Factors associated with postoperative recovery after laparoscopic and abdominal hysterectomy

Eur J Obstet Gynecol Reprod Biol. 2008 Sep;140(1):108-13. doi: 10.1016/j.ejogrb.2008.03.006. Epub 2008 May 23.

Abstract

Objectives: To determine whether the day-by-day recovery of general wellbeing was faster in women undergoing laparoscopic hysterectomy than in total abdominal hysterectomy and to analyse the association between stress coping and sick-leave and the day-by-day recovery measured as general wellbeing.

Study design: A randomised multicentre trial conducted in five hospitals in the South East of Sweden. Hundred and twenty-five women scheduled for hysterectomy for benign conditions were enrolled in the study and 117 women completed the study. Fifty-five women were randomised to abdominal hysterectomy and 62 to laparoscopic hysterectomy. Day-by-day recovery of general wellbeing was measured by a visual analogue scale 1 week preoperatively, 35 days postoperatively, and during 1 week 6 months postoperatively. Stress-coping capability was measured preoperatively using a specific psychometric measurement. Sick-leave was granted with an initial period of 14 days and prolonged on patient demand with 7 days periods.

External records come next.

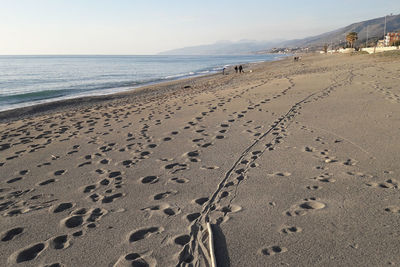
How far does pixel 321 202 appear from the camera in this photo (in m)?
3.26

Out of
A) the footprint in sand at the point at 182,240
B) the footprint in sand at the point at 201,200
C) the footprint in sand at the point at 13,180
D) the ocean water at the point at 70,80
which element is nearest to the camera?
the footprint in sand at the point at 182,240

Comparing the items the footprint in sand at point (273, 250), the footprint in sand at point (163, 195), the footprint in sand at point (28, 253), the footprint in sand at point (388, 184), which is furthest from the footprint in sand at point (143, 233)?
the footprint in sand at point (388, 184)

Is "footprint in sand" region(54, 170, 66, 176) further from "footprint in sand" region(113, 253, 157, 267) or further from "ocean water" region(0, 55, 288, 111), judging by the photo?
"ocean water" region(0, 55, 288, 111)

Effects of operating method and stress-coping ability on the day-by-day recovery adjusted for postoperative complications and analgesics were analysed by means of analysis of variance for repeated measurements.

Results: No significant difference was found in the day-by-day recovery of the general wellbeing between the operating methods. Stress-coping ability did significantly influence the day-by-day recovery of general wellbeing. Duration of sick-leave was associated with the occurrence of postoperative complications but not with stress-coping ability.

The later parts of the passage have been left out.